■ Passage to read
==========
BCBird · 21/09/2023 21:39

I don't know how he is managing to fo two jobs. If u can mamage on ur wage then yes I would say go for it. As for those who say part time, I bin there and u can, as I did, use yiurvday off to work to kerp.ahead. For me it meant keeping weekends free. Teaching can zap you of your energy, particularly when you are constantly on the roulette wheel.of changes

mikado1 · 21/09/2023 21:39

Leeds2 · 21/09/2023 20:16

I think a half way house suggestion is a good idea. I would worry that there wouldn't be enough tutoring hours during school hours (maybe home schooled children, if he can get into that market), and that any out of school hours tutoring would be done in the evenings and at weekends when I would want him to be home.
==========
■ Extracted entries
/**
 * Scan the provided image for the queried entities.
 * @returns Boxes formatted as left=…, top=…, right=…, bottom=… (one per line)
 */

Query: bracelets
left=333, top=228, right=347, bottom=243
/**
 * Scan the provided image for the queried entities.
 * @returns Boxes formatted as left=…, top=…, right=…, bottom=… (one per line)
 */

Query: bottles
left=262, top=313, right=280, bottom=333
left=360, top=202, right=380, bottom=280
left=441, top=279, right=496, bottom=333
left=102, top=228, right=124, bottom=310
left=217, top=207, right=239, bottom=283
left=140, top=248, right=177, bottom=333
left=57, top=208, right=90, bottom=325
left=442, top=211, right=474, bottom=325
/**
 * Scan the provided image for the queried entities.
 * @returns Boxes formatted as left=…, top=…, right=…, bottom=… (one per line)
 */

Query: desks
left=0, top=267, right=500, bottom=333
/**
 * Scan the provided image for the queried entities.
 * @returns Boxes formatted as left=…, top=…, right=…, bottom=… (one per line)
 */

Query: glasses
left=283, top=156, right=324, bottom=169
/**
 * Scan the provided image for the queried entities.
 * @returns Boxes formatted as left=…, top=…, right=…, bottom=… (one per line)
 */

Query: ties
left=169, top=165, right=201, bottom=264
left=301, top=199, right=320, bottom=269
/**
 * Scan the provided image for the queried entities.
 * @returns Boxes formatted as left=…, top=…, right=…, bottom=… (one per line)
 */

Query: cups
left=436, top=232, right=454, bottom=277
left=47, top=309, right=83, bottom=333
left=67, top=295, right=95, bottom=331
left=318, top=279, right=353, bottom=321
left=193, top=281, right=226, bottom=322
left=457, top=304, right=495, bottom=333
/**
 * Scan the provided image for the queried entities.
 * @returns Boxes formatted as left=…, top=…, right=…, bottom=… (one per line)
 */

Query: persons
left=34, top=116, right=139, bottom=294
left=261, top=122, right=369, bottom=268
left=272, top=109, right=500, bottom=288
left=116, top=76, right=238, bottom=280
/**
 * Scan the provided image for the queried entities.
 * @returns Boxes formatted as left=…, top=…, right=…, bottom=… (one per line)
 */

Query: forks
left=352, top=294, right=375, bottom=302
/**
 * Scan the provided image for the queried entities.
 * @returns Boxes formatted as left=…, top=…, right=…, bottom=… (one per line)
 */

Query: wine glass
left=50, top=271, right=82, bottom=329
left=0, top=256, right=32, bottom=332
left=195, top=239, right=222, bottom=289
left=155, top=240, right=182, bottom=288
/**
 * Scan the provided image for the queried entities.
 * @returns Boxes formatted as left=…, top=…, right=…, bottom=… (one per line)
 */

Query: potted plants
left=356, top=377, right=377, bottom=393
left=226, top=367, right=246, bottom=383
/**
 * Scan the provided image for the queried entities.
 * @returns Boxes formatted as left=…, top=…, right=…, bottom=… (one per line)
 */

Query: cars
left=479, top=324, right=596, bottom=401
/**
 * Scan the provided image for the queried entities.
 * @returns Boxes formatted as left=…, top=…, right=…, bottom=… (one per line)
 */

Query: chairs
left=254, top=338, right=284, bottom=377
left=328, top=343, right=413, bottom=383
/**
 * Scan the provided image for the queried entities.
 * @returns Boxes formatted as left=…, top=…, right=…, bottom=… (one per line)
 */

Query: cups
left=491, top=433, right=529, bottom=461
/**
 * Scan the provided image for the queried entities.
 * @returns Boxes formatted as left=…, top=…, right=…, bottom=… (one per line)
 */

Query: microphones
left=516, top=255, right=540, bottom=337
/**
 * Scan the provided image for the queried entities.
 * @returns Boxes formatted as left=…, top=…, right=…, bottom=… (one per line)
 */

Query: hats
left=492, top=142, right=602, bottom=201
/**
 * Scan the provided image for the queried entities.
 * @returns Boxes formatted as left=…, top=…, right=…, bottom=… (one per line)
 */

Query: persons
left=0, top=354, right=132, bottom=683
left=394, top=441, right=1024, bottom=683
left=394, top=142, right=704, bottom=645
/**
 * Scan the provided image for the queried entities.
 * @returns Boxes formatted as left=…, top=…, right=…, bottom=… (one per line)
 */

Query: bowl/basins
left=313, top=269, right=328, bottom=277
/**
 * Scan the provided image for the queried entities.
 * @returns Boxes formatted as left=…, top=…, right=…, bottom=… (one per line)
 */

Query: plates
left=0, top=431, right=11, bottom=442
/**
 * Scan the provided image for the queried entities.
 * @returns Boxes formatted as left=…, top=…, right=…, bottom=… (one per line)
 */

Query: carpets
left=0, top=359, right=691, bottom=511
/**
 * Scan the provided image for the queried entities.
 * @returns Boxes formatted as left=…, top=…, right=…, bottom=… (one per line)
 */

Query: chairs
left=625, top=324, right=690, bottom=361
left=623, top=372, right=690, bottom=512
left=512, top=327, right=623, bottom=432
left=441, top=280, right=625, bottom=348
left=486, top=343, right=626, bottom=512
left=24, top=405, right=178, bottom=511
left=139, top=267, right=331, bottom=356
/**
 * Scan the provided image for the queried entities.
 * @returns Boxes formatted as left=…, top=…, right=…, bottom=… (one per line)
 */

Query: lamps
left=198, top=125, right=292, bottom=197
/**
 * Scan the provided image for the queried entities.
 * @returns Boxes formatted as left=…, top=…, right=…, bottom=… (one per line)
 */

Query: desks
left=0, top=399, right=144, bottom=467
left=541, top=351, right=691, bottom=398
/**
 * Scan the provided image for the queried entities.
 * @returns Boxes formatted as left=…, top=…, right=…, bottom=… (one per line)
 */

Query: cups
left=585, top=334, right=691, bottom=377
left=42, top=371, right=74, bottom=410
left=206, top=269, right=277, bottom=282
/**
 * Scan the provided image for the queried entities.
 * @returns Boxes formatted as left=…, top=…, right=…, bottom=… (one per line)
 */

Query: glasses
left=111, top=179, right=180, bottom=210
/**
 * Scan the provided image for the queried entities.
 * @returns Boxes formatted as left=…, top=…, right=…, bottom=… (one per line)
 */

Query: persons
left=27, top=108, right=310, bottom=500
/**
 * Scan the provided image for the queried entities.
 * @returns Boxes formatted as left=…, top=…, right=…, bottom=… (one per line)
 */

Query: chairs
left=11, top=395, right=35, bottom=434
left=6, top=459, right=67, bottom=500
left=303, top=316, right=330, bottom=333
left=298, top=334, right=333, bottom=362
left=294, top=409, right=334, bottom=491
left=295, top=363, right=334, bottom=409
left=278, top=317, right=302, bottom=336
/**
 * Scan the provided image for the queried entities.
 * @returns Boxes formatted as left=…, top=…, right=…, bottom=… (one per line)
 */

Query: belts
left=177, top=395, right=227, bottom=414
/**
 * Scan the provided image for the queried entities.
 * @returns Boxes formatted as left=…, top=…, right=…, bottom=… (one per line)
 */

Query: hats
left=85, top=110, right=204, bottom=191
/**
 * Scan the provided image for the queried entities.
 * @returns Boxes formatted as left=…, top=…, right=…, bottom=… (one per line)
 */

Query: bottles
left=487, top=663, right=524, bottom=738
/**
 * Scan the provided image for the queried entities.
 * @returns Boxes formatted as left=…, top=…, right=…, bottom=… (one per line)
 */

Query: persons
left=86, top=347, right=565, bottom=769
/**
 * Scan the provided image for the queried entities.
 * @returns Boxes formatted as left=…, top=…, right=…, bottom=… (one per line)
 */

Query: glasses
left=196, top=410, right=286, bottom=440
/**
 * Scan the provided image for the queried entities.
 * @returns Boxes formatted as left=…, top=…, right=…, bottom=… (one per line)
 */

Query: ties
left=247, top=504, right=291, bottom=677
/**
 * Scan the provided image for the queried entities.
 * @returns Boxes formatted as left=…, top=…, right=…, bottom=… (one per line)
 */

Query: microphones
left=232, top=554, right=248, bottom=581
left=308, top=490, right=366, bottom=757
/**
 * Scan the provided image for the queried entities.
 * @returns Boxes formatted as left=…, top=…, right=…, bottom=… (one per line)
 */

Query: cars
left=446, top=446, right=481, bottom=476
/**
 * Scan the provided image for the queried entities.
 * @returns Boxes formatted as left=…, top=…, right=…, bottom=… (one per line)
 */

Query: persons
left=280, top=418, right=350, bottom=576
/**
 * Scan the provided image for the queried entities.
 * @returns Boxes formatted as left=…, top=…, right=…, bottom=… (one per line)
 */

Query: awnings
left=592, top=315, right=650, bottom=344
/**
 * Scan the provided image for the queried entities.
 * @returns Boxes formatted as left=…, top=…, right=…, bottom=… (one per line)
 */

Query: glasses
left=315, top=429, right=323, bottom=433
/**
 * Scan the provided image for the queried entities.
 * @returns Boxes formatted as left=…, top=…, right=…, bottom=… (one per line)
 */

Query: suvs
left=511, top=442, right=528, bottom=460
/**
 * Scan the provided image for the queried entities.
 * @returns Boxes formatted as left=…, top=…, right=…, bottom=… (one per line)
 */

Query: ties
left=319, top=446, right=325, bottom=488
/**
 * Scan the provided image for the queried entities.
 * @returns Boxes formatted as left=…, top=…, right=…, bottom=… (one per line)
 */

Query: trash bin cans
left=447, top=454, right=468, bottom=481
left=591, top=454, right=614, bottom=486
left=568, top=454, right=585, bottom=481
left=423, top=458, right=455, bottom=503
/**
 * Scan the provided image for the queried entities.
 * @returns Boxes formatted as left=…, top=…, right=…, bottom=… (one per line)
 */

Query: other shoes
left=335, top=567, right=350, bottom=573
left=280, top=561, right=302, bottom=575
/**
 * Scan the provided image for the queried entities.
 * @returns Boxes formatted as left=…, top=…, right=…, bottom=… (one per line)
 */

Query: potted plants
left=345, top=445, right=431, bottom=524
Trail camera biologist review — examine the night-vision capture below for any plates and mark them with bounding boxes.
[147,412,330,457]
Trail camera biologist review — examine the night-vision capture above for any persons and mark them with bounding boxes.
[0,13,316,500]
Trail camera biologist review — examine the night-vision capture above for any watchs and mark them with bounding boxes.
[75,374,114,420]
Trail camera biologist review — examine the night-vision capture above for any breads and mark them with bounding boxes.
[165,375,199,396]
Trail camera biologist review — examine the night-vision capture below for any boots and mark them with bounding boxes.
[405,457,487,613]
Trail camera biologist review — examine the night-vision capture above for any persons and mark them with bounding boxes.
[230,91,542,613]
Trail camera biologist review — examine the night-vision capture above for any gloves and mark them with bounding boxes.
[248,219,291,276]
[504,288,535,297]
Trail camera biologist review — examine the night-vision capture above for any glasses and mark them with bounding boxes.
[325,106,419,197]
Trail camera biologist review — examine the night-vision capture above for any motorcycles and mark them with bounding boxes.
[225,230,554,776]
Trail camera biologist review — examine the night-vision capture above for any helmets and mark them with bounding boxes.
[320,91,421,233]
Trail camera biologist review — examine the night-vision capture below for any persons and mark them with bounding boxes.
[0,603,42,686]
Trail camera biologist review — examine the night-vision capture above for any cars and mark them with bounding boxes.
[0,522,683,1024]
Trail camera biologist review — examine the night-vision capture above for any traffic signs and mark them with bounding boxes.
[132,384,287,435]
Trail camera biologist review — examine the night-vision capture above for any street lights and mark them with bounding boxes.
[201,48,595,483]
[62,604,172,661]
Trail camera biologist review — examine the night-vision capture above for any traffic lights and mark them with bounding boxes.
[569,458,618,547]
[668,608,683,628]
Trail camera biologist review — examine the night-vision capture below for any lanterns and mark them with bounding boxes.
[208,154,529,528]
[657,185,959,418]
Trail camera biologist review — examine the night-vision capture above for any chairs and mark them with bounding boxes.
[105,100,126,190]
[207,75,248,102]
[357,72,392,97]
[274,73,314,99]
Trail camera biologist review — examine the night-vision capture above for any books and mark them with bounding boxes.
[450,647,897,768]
==========
■ Problem set
**1.** Answer these from the forum posts, one line each:
(a) According to BCBird, what can teaching zap you of?
(b) What kind of suggestion does Leeds2 call a good idea?
(c) Which children does Leeds2 name as a possible tutoring market during school hours?
**2.** Please list every username that appears in the forum posts.

■ Results in order
**1.**
(a) Your energy.
(b) A half way house suggestion.
(c) Home schooled children.

**2.** BCBird, mikado1, Leeds2